WRITTEN TASK A »
Which documents from the Harsh collection does the Mellon Foundation grant to the Chicago Public Library fund for digitizing and processing, according to the article on Vivian G. Harsh?

READING PASSAGE »
-- begin --

In a 1949 speech celebrating what was then called Negro History Week, W.E.B. Du Bois reflected on the importance of Black history. “It is not merely a matter of entertainment or information,” he said. “It is part of our necessary spiritual equipment for making this country worth living in.”
But in twentieth-century America, even as Black literacy rates increased, educational resources and materials for the study of Black history remained scarce. In Chicago, residents of the segregated “Black Belt” waited decades for a single public library. When Bronzeville’s first Chicago Public Library (CPL) branch finally opened its doors in 1932, head librarian Vivian G. Harsh (1890-1960) worked tirelessly to build one of the nation’s premier collections of books, photographs, manuscripts, and periodicals on the African American experience.
As Harsh built her collection, the CPL branch she ran in the heart of Bronzeville became a community resource and hub for the literary and journalistic laborers of Chicago’s flourishing creative movement known as the “Black Renaissance,” including Richard Wright, Margaret Walker, and Gwendolyn Brooks. Now housed at the Carter G. Woodson Regional Library on the far South Side, the Vivian G. Harsh Research Collection of Afro-American History and Literature has been called the “Black Jewel of the Midwest.” The collection serves as an invaluable resource for writers and students researching African American history, artists looking for inspiration from the past, and anyone interested in a hands-on encounter with the history of Black Chicago.
And the collection is about to become more accessible than ever: CPL was recently awarded a $2 million grant from the Mellon Foundation to digitize and process documents from the collection, including the records of the Illinois Chapter of the Black Panther Party, the National Alliance of Black Feminists, the papers of communist and civil rights and labor leader Ishmael Flory, the Chicago SNCC History Project, and a selection of Harold Washington’s political papers. The work is already underway and scheduled to be completed in March 2027.
Harsh’s collection lives on under the stewardship of archivists such as Stacie Williams, chief of archives and special collections at CPL, who celebrates Harsh as someone who “believed very much in the importance of researching Black lives,” and who deeply “understood that Black lives matter.” With this grant and an increased emphasis on digitization, “CPL will continue to honor Harsh’s work by fostering greater access to Black-history-related collections for everyone,” Williams said in a press release.
Vivian Harsh was a pioneer in Black archiving and librarianship. As the first Black “librarian-in-charge” in Chicago, she was tapped to lead the George Cleveland Hall Branch—the first CPL branch in a Black neighborhood—before it opened at 48th and Michigan in 1932. In this role, she raised funds for the library, assembled its collection, and managed a racially integrated staff of fifteen library workers. Her commitment to building what she called the Special Negro Collection established the Hall library as an eminent destination for Black writers and intellectuals, and cemented Harsh’s position as a leader in the Black Renaissance.

-- end --

ROWS »
-- begin --

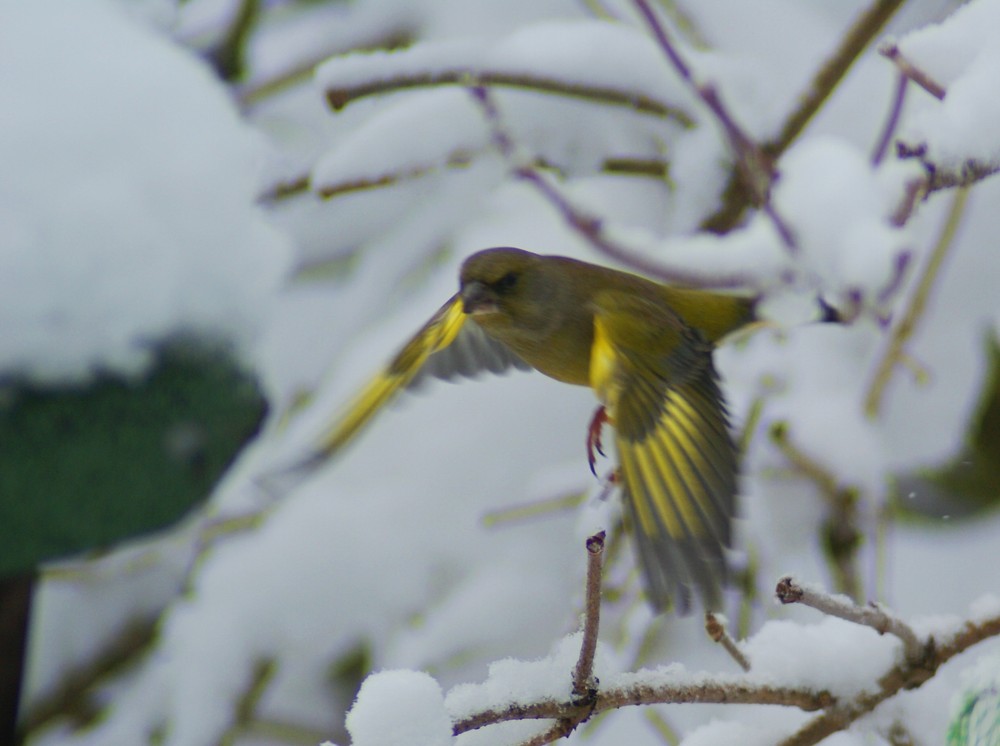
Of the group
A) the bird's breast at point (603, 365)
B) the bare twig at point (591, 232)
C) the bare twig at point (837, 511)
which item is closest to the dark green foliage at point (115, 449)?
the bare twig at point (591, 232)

-- end --
-- begin --

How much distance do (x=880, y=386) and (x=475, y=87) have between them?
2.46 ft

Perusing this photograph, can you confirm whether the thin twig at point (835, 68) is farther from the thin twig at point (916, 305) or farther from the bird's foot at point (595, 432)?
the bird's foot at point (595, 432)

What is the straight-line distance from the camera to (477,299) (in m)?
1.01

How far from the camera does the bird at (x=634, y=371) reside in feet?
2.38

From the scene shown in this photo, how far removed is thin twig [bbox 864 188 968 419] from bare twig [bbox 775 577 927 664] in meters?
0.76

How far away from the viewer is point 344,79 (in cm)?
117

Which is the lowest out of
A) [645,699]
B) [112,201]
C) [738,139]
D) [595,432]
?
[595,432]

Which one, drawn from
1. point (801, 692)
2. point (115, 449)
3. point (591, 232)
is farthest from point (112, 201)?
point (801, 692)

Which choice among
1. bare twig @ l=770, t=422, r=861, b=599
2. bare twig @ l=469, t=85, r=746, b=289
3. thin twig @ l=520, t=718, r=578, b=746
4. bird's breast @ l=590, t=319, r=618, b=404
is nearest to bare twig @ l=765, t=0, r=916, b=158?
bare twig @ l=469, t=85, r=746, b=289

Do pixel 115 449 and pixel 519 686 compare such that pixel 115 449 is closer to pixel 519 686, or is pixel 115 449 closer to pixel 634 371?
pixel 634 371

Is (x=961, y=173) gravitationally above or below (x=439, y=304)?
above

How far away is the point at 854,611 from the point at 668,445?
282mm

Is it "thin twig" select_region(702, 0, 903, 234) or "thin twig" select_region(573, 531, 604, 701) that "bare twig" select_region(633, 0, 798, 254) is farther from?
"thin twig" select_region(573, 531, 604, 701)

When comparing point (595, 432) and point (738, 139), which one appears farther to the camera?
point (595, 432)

-- end --
-- begin --

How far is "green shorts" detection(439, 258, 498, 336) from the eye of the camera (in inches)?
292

-- end --

WRITTEN TASK B »
How many lines of the listing above contain the string "green"? Matches must agree in case. Reply with the number only.

EXERCISE RESULT A »
- the records of the Illinois Chapter of the Black Panther Party
- the National Alliance of Black Feminists
- the papers of communist and civil rights and labor leader Ishmael Flory
- the Chicago SNCC History Project
- a selection of Harold Washington's political papers

EXERCISE RESULT B »
2